Skip to main content

Scraping metrics using AWS Distro for OpenTelemetry

In this lab we'll be storing metrics in an Amazon Managed Service for Prometheus workspace which is already created for you. You should be able to see it in the console:

https://console.aws.amazon.com/prometheus/home#/workspaces

To view the workspace, click on the All Workspaces tab on the left control panel. Select the workspace that starts with eks-workshop and you can view several tabs under the workspace such as rules management, alert manager etc.
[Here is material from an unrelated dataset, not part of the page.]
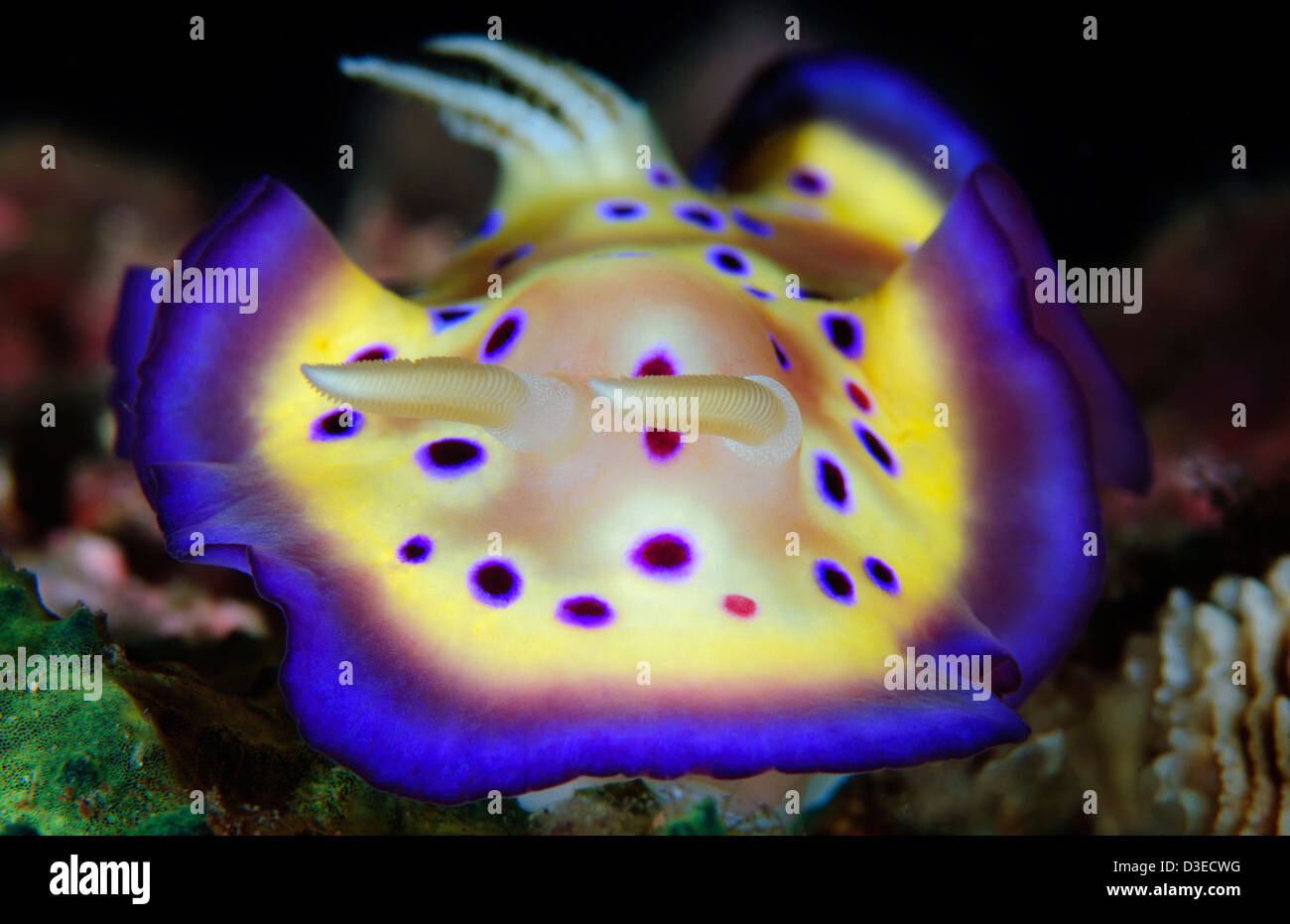 The colorful Chromodoris kuniei on a West Papuan reef. - Stock Image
To gather the metrics from the Amazon EKS Cluster, we'll deploy a OpenTelemetryCollector custom resource. The ADOT operator running on the EKS cluster detects the presence of or changes of the this resource and for any such changes, the operator performs the following actions:

  • Verifies that all the required connections for these creation, update, or deletion requests to the Kubernetes API server are available.
  • Deploys ADOT collector instances in the way the user expressed in the OpenTelemetryCollector resource configuration.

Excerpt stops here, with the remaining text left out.